By Mr. Eric Kowal (Picatinny)June 13, 2016
PRINCETON UNIVERSITY -- Researchers at Picatinny Arsenal and their counterparts at Princeton University entered into an agreement here June 6 to share information and collaborate to promote energy and environmental research and to get the most out of technology transfers for defense and industry.
To further those goals, a formal memorandum of agreement (MOA) was signed between Princeton's Andlinger Center for Energy and the Environment, Picatinny Arsenal, and the arsenal's largest tenant, the U.S. Army Armament Research, Development and Engineering Center (ARDEC).
The intent of the MOA is to establish a mutual framework for information exchange and collaboration between Picatinny and the Andlinger Center, which is part of Princeton's School of Engineering and Applied Science.
"The U.S. Army recognizes that energy and environmental sustainability are enablers for mission readiness and are critical to our national security," states the MOA.
The MOA continues: "Military leadership is therefore committed to improving the resiliency of installations and operations through energy source diversification, water conservation, waste minimization, land resource conservation and green-house-gas reduction."
The three signatories were Pablo Debenedetti, Dean for Research at Princeton University; John F. Hedderich III, Director, ARDEC; and Brig. Gen. Patrick Burden, Senior Commander of Picatinny Arsenal.
"Obtaining dependable and renewable energy is important to Picatinny Arsenal and the Army," said Burden.
"Providing environmentally sound solutions and new capabilities aims to protect our Soldiers," the general added.
"Not only here, but our servicemembers around the world, so I think we all know how it important it is for us.
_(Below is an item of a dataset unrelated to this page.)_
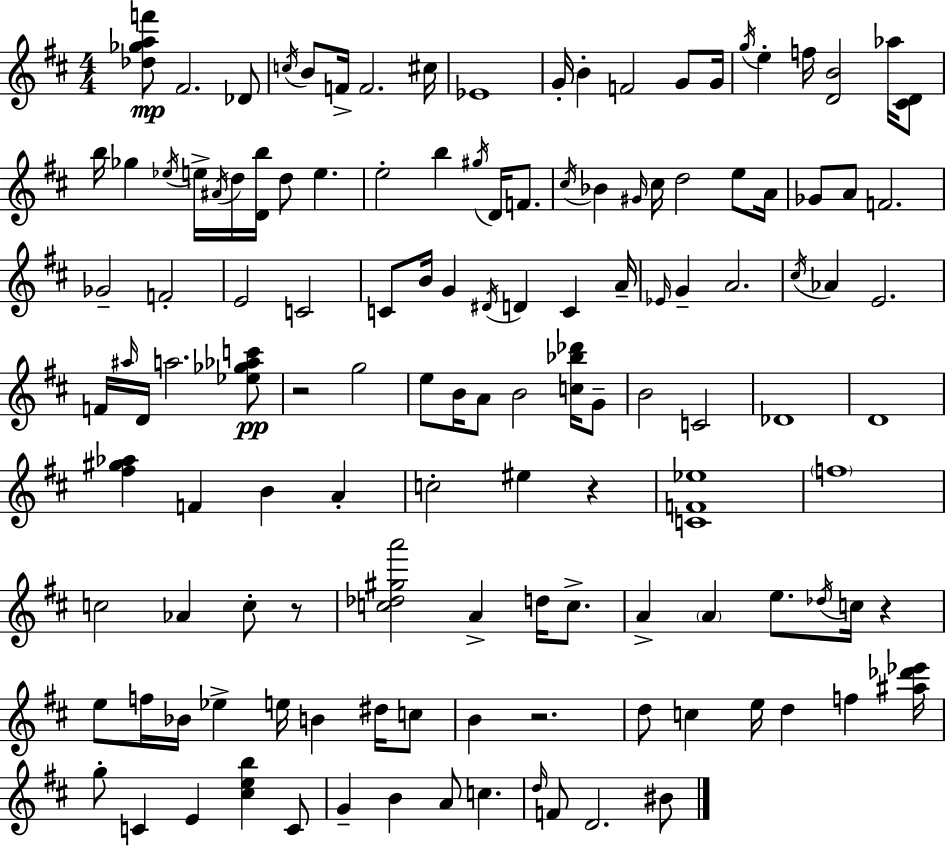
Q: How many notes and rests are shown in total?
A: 130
We need dependable and renewable energy here at home and on the battlefields around the world.
"Moving fuel and moving water around the battlefield, this is not only about saving money but saving lives, because we know how dangerous it is when we have convoys in the field," Burden explained.
"Less convoys on the route, less risk our servicemembers are taking as they transport energy services to our troops on the battlefield."
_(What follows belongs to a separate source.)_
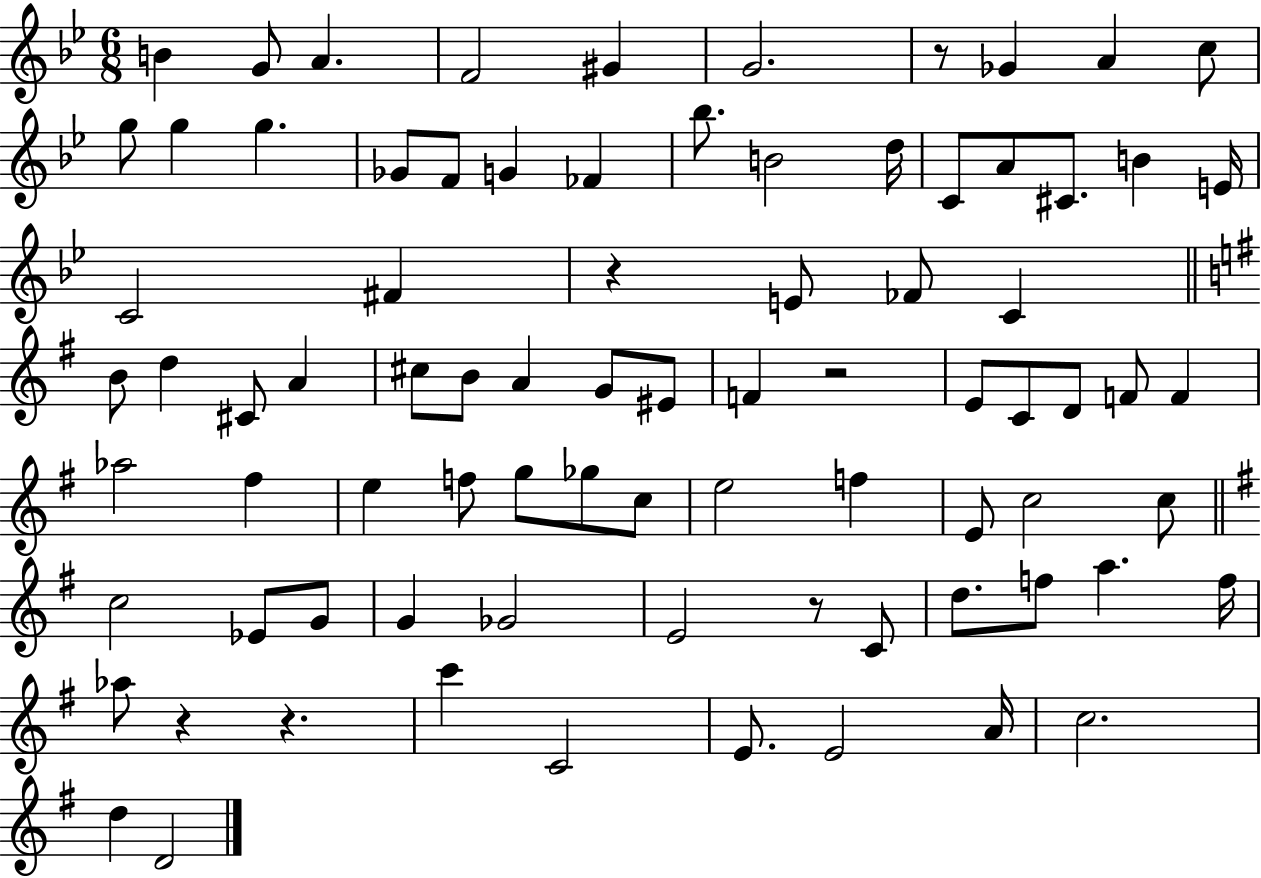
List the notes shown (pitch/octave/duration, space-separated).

B4/q G4/e A4/q. F4/h G#4/q G4/h. R/e Gb4/q A4/q C5/e G5/e G5/q G5/q. Gb4/e F4/e G4/q FES4/q Bb5/e. B4/h D5/s C4/e A4/e C#4/e. B4/q E4/s C4/h F#4/q R/q E4/e FES4/e C4/q B4/e D5/q C#4/e A4/q C#5/e B4/e A4/q G4/e EIS4/e F4/q R/h E4/e C4/e D4/e F4/e F4/q Ab5/h F#5/q E5/q F5/e G5/e Gb5/e C5/e E5/h F5/q E4/e C5/h C5/e C5/h Eb4/e G4/e G4/q Gb4/h E4/h R/e C4/e D5/e. F5/e A5/q. F5/s Ab5/e R/q R/q. C6/q C4/h E4/e. E4/h A4/s C5/h. D5/q D4/h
The Andlinger Center for Energy and the Environment supports a vibrant and expanding program of research and teaching in the areas of sustainable energy development, energy efficiency, and environmental protection and remediation related to energy.
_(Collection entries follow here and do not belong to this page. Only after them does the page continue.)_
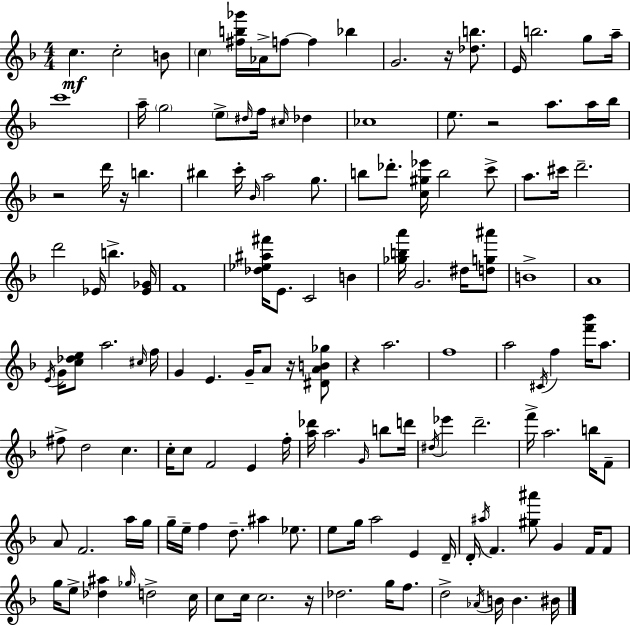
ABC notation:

X:1
T:Untitled
M:4/4
L:1/4
K:F
c c2 B/2 c [^fb_g']/4 _A/4 f/2 f _b G2 z/4 [_db]/2 E/4 b2 g/2 a/4 c'4 a/4 g2 e/2 ^d/4 f/4 ^c/4 _d _c4 e/2 z2 a/2 a/4 _b/4 z2 d'/4 z/4 b ^b c'/4 _B/4 a2 g/2 b/2 _d'/2 [c^g_e']/4 b2 c'/2 a/2 ^c'/4 d'2 d'2 _E/4 b [_E_G]/4 F4 [_d_e^a^f']/4 E/2 C2 B [_gba']/4 G2 ^d/4 [dg^a']/2 B4 A4 E/4 G/4 [c_de]/2 a2 ^c/4 f/4 G E G/4 A/2 z/4 [^DAB_g]/2 z a2 f4 a2 ^C/4 f [f'_b']/4 a/2 ^f/2 d2 c c/4 c/2 F2 E f/4 [a_d']/4 a2 G/4 b/2 d'/4 ^d/4 _e' d'2 f'/4 a2 b/4 F/2 A/2 F2 a/4 g/4 g/4 e/4 f d/2 ^a _e/2 e/2 g/4 a2 E D/4 D/4 ^a/4 F [^g^a']/2 G F/4 F/2 g/4 e/2 [_d^a] _g/4 d2 c/4 c/2 c/4 c2 z/4 _d2 g/4 f/2 d2 _A/4 B/4 B ^B/4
"It's easy to see why this should work out fantastically for all parties involved," said Debenedetti.
"The Army's commitment to sustainable energy and the environment aligns extremely well with the Andlinger Center's mission which is to translate fundamental knowledge into practical solutions that will enable sustainable energy production and will protect the environment from energy related anthropogenic change, climate change," Debenedetti added.
"This seems like a match made in heaven."
The Andlinger Center collects expertise from many different departments and colleges to focus on mission-oriented research and can assist the army in becoming a national model for environmental and centers and military bases, while developing innovative solutions to environmental problems of communities in the state.
"We are not just saving the lives of our current warfighters, but our children," Hedderich said.
"We are taking things that our forefathers put in the ground, polluting the environment so to say, and cleaning that up all over the world. We are taking things that would normally be discarded along the way, and making the world better for our children, and their children."
Hedderich's organization conducts energy and sustainability research for broad applications in manufacturing, materials reuse, and recycling; reducing waste, conserving water and preventing pollution.
Consisting of more than 3,600 employees and 450 buildings and laboratories, ARDEC's core competencies include energetics research, material science, manufacturing processes, virtual reality and simulation, image process and non-destructive testing.
As part of its demilitarization process, ARDEC has conducted research on converting propellants to biofuel. The "green" alternative to opening burning or open detonation is not only cheaper than incineration but does not produce greenhouse gas.
The agreement is the first step in initiating a dialogue and developing a path forward that facilitates communication, interaction and research in the areas of energy, and environmental sustainability.
The agreement includes annual on-site meetings between the parties, as well as the designation of a liaison officer for single point of contact for coordination among the Picatinny Arsenal garrison, ARDEC and the Andlinger Center.